L3Cube-Hing Corpus和HingBERT:印度语-英语混合数据集和BERT语言模式代码 (L3Cube-HingCorpus and HingBERT: A Code Mixed Hindi-English Dataset and BERT Language Models) - 专知论文

会员服务 ·

0

语言模型化 · MoDELS · 讲稿 · 代码 · BERT ·

2022 年 4 月 18 日

L3Cube-HingCorpus and HingBERT: A Code Mixed Hindi-English Dataset and BERT Language Models

翻译：L3Cube-Hing Corpus和HingBERT:印度语-英语混合数据集和BERT语言模式代码

Ravindra Nayak,Raviraj Joshi

Code-switching occurs when more than one language is mixed in a given sentence or a conversation. This phenomenon is more prominent on social media platforms and its adoption is increasing over time. Therefore code-mixed NLP has been extensively studied in the literature. As pre-trained transformer-based architectures are gaining popularity, we observe that real code-mixing data are scarce to pre-train large language models. We present L3Cube-HingCorpus, the first large-scale real Hindi-English code mixed data in a Roman script. It consists of 52.93M sentences and 1.04B tokens, scraped from Twitter. We further present HingBERT, HingMBERT, HingRoBERTa, and HingGPT. The BERT models have been pre-trained on codemixed HingCorpus using masked language modelling objectives. We show the effectiveness of these BERT models on the subsequent downstream tasks like code-mixed sentiment analysis, POS tagging, NER, and LID from the GLUECoS benchmark. The HingGPT is a GPT2 based generative transformer model capable of generating full tweets. We also release L3Cube-HingLID Corpus, the largest code-mixed Hindi-English language identification(LID) dataset and HingBERT-LID, a production-quality LID model to facilitate capturing of more code-mixed data using the process outlined in this work. The dataset and models are available at https://github.com/l3cube-pune/code-mixed-nlp .

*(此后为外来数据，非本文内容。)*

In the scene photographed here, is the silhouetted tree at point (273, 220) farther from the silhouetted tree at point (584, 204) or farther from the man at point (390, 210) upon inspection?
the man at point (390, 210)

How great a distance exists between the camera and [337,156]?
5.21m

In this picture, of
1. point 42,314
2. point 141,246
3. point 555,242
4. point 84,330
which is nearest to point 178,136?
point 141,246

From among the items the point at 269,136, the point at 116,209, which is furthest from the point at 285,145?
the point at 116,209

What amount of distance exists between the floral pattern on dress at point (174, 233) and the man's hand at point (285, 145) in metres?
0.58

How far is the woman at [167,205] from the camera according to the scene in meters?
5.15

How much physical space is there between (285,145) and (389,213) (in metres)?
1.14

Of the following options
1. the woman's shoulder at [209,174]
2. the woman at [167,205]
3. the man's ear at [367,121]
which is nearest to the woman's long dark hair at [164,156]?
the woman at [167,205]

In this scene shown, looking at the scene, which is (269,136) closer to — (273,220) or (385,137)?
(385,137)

翻译：在给定的句子或谈话中混合一种以上的语言时,代码转换就会发生。这种现象在社交媒体平台上更为突出, 并且随着时间的推移, 其采用也不断增多。因此, 文献中已经广泛研究了代码混合 NLP 。随着预先训练的基于变压器的架构越来越受欢迎, 我们观察到, 真正的代码混合数据对于预培训大语言模型来说是稀缺的。我们用罗马文稿展示了L3Cube- HingCorpus, 这是第一个大型真正的真正的印地语和英语代码混合数据。它由52. 93M 句和 1. 04B 符号组成, 从Twitter中剪贴。我们进一步展示 HingBERT、 HingMBERT、 HingMBERT、 HingGMLSD 模型, 也是基于GPTB-LLSD 数据库的最大数据转换模型。我们展示了这些BRB-LSB 数据模型, 在GLDRMUS 数据库中, 也是以GPTLS-RLSD 最大模型生成的模型。

1

相关内容

语言模型化

语言模型化

高效可扩展图神经网络的研究进展，Recent Advances in Efficient and Scalable Graph Neural Networks

高效可扩展图神经网络的研究进展，Recent Advances in Efficient and Scalable Graph Neural Networks

专知会员服务

78+阅读 · 2022年3月15日

史上最全！358篇机器学习&自然语言处理综述论文！都这儿了

专知会员服务

129+阅读 · 2020年7月18日

100+篇《自监督学习(Self-Supervised Learning)》论文最新合集

100+篇《自监督学习(Self-Supervised Learning)》论文最新合集

专知会员服务

165+阅读 · 2020年3月18日

【跨语言BERT模型大集合】Transfer learning is increasingly going multilingual with language-specific BERT models

专知会员服务

54+阅读 · 2020年1月30日

【微软研究院】IMAGEBERT: CROSS-MODAL PRE-TRAINING WITH LARGE-SCALE WEAK-SUPERVISED IMAGE-TEXT DATA

【微软研究院】IMAGEBERT: CROSS-MODAL PRE-TRAINING WITH LARGE-SCALE WEAK-SUPERVISED IMAGE-TEXT DATA

专知会员服务

43+阅读 · 2020年1月28日

Aspect-Oriented Syntax Network for Aspect-Based Sentiment Analysis，中山大学数据科学与计算机学院权小军教授，第八届全国社会媒体处理大会SMP2019

Aspect-Oriented Syntax Network for Aspect-Based Sentiment Analysis，中山大学数据科学与计算机学院权小军教授，第八届全国社会媒体处理大会SMP2019

专知会员服务

19+阅读 · 2019年10月22日

Auto-Sizing the Transformer Network: Improving Speed, Efficiency, and Performance for Low-Resource Machine Translation

Auto-Sizing the Transformer Network: Improving Speed, Efficiency, and Performance for Low-Resource Machine Translation

专知会员服务

49+阅读 · 2019年10月17日

ExBert — 可视化分析Transformer学到的表示

ExBert — 可视化分析Transformer学到的表示

专知会员服务

32+阅读 · 2019年10月16日

【CMU卡内基梅隆大学】深度学习在计算机视觉的应用：方法，解释，因果与公平性

【CMU卡内基梅隆大学】深度学习在计算机视觉的应用：方法，解释，因果与公平性

专知会员服务

83+阅读 · 2019年10月9日

【SIGGRAPH2019】TensorFlow 2.0深度学习计算机图形学应用

【SIGGRAPH2019】TensorFlow 2.0深度学习计算机图形学应用

专知会员服务

41+阅读 · 2019年10月9日

征稿 | CFP：Special Issue of NLP and KG(JCR Q2，IF2.67)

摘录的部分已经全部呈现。